Hackers can exploit a weakness in the protocol’s design to grab victims’ session cookies, which are used for logging into webmail and other online accounts over HTTPS.

The attack is, we’re told, easy to perform, and can be done on-the-fly using JavaScript – provided you can intercept the victim’s packets, perhaps by setting up a malicious Wi-Fi point in a cafe or bar.

SSL is supposed to encrypt your communications, such as your connection to your bank’s website, so eavesdroppers can’t steal or tamper with your sensitive information while it’s in transit.

Google revealed details of the design flaw on Tuesday, and dubbed it POODLE – short for Padding Oracle On Downgraded Legacy Encryption. It is a blunder within the blueprints of SSL 3.0 rather than a software bug, so it affects any product following the protocol – from Google Chrome and Mozilla Firefox to Microsoft Internet Explorer.

“This vulnerability allows the plaintext of secure connections to be calculated by a network attacker,” Bodo Möller, of the Google Security Team, wrote in a blog post today. “I discovered this issue in collaboration with Thai Duong and Krzysztof Kotowicz (also Googlers).”

POODLE (PDF) is really a critical threat because it is used by both websites and Web browsers and will remain critical as long as SSL 3.0 is supported. Therefore, both websites and Web browsers must be reconfigured to prevent using SSL 3.0.

_RECORDS PROVIDED_
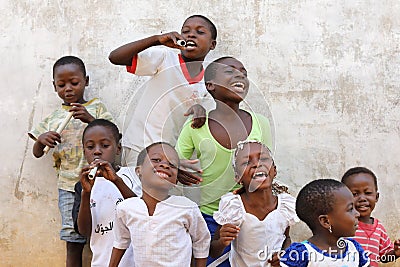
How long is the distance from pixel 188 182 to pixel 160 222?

* * *

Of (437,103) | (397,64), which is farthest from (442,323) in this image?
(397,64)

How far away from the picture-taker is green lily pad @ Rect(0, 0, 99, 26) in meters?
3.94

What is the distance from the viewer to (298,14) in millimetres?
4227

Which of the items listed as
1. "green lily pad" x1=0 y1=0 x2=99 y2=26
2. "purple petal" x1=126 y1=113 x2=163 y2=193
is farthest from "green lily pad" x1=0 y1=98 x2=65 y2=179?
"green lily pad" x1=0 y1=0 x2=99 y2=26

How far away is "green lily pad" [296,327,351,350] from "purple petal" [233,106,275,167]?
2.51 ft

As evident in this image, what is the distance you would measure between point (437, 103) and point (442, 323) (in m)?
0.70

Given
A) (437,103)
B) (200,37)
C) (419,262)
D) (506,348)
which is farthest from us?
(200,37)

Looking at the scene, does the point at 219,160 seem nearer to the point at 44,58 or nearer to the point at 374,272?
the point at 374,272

...

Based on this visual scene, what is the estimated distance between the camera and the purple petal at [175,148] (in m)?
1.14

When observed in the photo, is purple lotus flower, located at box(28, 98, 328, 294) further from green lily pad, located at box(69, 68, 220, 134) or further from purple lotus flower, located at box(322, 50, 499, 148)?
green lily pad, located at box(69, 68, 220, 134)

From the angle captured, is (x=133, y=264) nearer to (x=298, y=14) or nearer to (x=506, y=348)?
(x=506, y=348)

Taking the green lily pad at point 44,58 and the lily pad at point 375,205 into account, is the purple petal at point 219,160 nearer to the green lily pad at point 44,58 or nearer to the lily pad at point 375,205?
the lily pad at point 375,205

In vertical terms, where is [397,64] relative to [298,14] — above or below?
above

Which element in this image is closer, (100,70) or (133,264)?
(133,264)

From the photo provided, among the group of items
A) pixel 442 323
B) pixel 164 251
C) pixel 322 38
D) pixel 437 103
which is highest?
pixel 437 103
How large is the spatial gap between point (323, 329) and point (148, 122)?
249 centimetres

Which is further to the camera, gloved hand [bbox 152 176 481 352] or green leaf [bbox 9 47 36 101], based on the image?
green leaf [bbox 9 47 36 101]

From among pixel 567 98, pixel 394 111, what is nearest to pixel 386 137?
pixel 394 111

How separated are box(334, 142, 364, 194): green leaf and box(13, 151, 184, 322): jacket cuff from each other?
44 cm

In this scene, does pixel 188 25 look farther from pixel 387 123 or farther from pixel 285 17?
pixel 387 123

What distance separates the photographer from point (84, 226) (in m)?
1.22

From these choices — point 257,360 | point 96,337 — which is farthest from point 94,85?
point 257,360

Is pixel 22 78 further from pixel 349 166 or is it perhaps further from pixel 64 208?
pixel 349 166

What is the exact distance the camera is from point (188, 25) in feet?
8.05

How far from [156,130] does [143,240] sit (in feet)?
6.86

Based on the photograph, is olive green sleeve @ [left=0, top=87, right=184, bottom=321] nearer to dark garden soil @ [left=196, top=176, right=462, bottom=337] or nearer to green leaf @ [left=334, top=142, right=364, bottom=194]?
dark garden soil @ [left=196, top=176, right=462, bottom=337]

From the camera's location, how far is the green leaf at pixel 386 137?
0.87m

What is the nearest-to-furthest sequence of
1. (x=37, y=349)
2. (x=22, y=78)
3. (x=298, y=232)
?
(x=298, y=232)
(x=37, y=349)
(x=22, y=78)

_TASK SET_
**a)** Pick out every line in the records that contains the string "nearer", and copy each of those lines.
**b)** Write the next part of the article about the POODLE flaw in SSL 3.0, picking up after its final sentence.

_RESPONSES TO THE TASKS_
**a)**
Looking at the scene, does the point at 219,160 seem nearer to the point at 44,58 or nearer to the point at 374,272?
From the angle captured, is (x=133, y=264) nearer to (x=298, y=14) or nearer to (x=506, y=348)?
Taking the green lily pad at point 44,58 and the lily pad at point 375,205 into account, is the purple petal at point 219,160 nearer to the green lily pad at point 44,58 or nearer to the lily pad at point 375,205?
Based on the photograph, is olive green sleeve @ [left=0, top=87, right=184, bottom=321] nearer to dark garden soil @ [left=196, top=176, right=462, bottom=337] or nearer to green leaf @ [left=334, top=142, right=364, bottom=194]?

**b)**
While SSL 3.0 is not anymore the most advanced form of Web encryption standard in use, Möller explained Web browsers and secure HTTP servers still need it in case they encounter errors in Transport Layer Security (TLS), SSL’s more modern, less vulnerable layer of security.

“If a client and server both support a version of TLS, the security level offered by SSL 3.0 is still relevant since many clients implement a protocol downgrade dance to work around serve ­side interoperability bugs.”

To protect against the POODLE attack, there is nothing an end user can do, same like with the case of Heartbleed and Shellshock. But, companies across the world will be releasing patches to their servers and embedded devices disallowing use of SSl 3.0.